Pauvre Mazza, tant d’amour, de cœur et de tendresse pour une indifférence si froide, un calme si raisonné. Elle tomba dans l’affaissement et le dégoût. Je croyais, dit-elle un jour, qu’on pouvait mourir de chagrin.

Du dégoût elle passa à l’amertume et à l’envie.

C’est alors que le bruit du monde lui parut une musique discordante et infernale, et la nature une raillerie de Dieu. – Elle n’aimait rien et portait de la haine à tout, à mesure que chaque sentiment sortait de son cœur. La haine y entrait si bien qu’elle n’aimait plus rien au monde – sauf un homme. Souvent quand elle voyait dans les jardins publics des mères avec leurs enfants qui jouaient avec eux et souriaient à leurs caresses et puis des femmes avec leurs époux, des amants avec leurs maîtresses et que tous ces gens-là étaient heureux ; souriaient, aimaient la vie, elle les enviait et les maudissait à la fois, elle eût voulu pouvoir les écraser tous du pied et sa lèvre ironique leur jetait en passant quelque mot de dédain, quelque sourire d’orgueil.

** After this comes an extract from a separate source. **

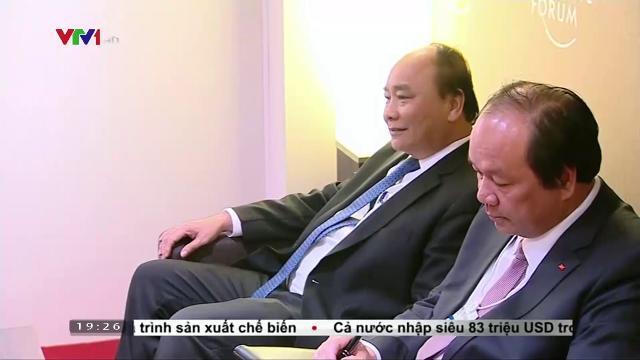 Thủ tướng Nguyễn Xuân Phúc tiếp Chủ tịch tập đaoàn Alphabet và Qualcomm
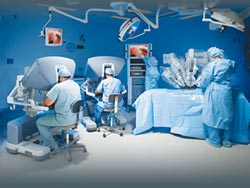 達文西手術兩邊賺 健保署開罰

D’autres fois quand on lui disait qu’elle devait être heureuse dans la vie avec sa fortune, son rang, que [sa] santé était bonne, que ses joues étaient fraîches et qu’on voyait qu’elle était heureuse et que rien ne lui manquait, elle souriait cependant la rage dans l’âme. – Ah les imbéciles, disait-elle, qui ne voient que le bonheur sur un front calme et qui ne savent pas que la torture arrache des rires.

Elle prit la vie dès lors comme un long cri de douleur. Si elle voyait des femmes qui se paraient de leur vertu, d’autres de leur amour, elle raillait leur vertu et leurs amours. Quand elle trouvait des gens heureux et confiants en Dieu elle les tourmentait par un rire ou un sarcasme. Les prêtres elle les faisait rougir en passant devant eux par un regard lascif et riait à leurs oreilles, les jeunes filles et les vierges elle les faisait pâlir par ses contes d’amour et ses histoires passionnées et puis l’on se demandait quelle était cette femme pâle et amaigrie, ce fantôme errant avec ses yeux de feu et sa tête [de] damnée et si on venait à vouloir la connaître on ne trouvait au fond de son existence qu’une douleur et dans sa conduite que des larmes.

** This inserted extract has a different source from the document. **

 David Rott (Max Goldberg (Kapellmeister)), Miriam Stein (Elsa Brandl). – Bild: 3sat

O les femmes, les femmes, elle les haïssait dans l’âme – les jeunes et les belles surtout et quand elle [les] voyait dans un spectacle ou dans un bal, à la lueur des lustres et des bougies, étal[ant] leur gorge ondulante, ornée de dentelles et de diamants et que les hommes empressés souriaient à leurs sourires et qu’on les flattait et les vantait, elle eût voulu froisser ces vêtements et ces gazes brodées, cracher sur ces figures chéries et traîner dans la boue ces fronts si calmes et si fiers de leur froideur. Elle ne croyait plus à rien qu’au malheur et à la mort. La vertu pour elle était un mot, la religion un fantôme, la réputation un masque imposteur comme un voile qui cache les rides. Elle trouvait alors des joies dans l’orgueil, des délices dans le dédain et elle crachait en passant sur le seuil des églises.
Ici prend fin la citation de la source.